■ Tu tarea
Organiza en una tabla Markdown todo lo que va desde la línea de los datos de abajo que contiene "How far from" hasta la que contiene "2363 millimetres", ambas incluidas, y omite las líneas en blanco. Usa las columnas «Número» y «Línea de datos».

■ Datos
● ● ● ● ●

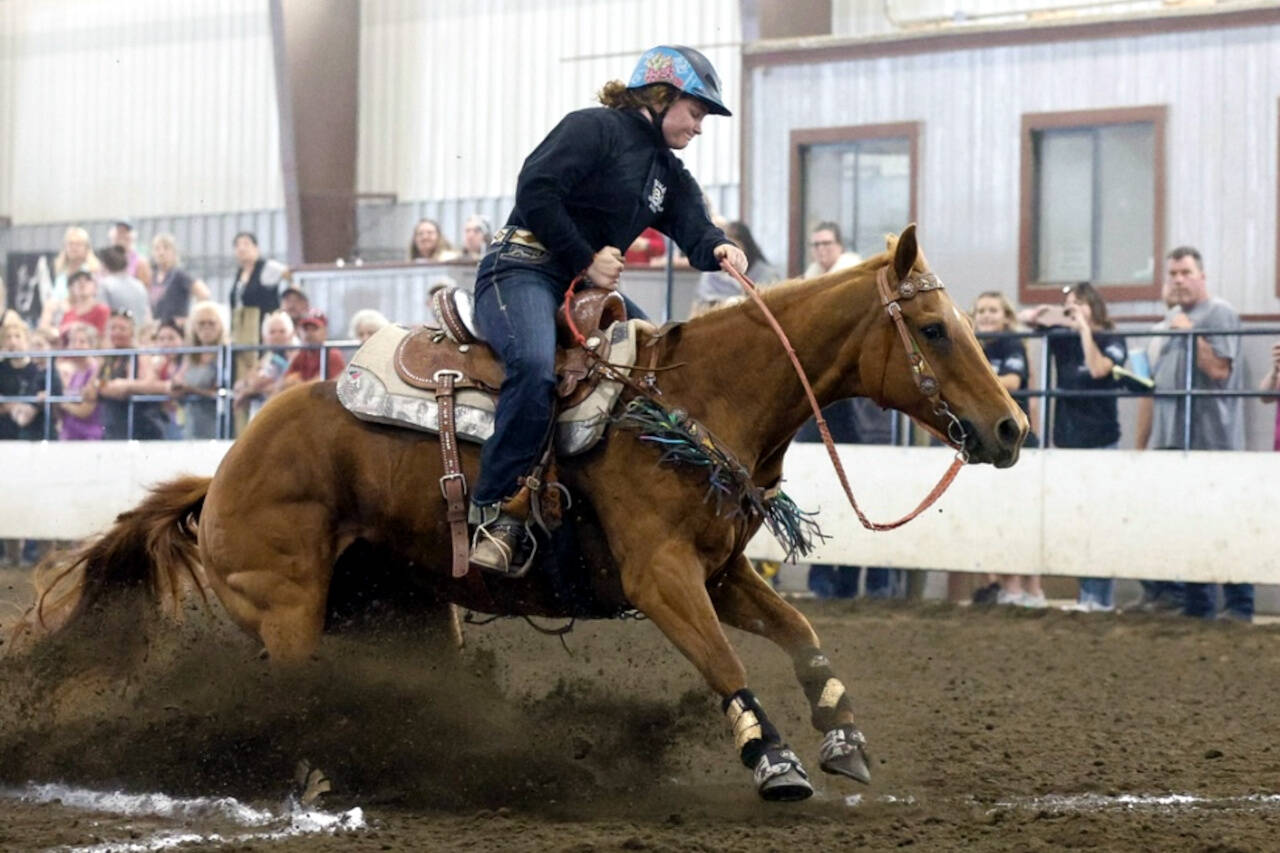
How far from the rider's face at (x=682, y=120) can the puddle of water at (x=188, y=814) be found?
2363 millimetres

● ● ● ● ●

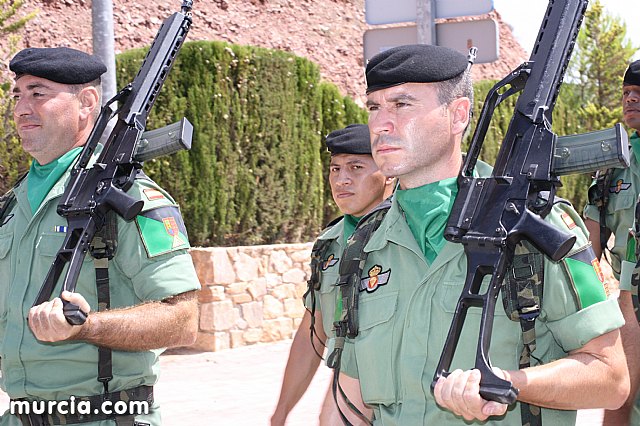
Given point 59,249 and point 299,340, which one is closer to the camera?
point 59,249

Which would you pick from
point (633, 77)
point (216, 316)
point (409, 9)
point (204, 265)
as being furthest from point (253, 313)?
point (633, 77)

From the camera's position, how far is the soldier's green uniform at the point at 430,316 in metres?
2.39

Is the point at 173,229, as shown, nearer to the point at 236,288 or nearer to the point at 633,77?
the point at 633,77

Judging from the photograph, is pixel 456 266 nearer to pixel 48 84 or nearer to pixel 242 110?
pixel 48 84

● ● ● ● ●

■ Respuesta
| Número | Línea de datos |
|---|---|
| 1 | How far from the rider's face at (x=682, y=120) can the puddle of water at (x=188, y=814) be found? |
| 2 | 2363 millimetres |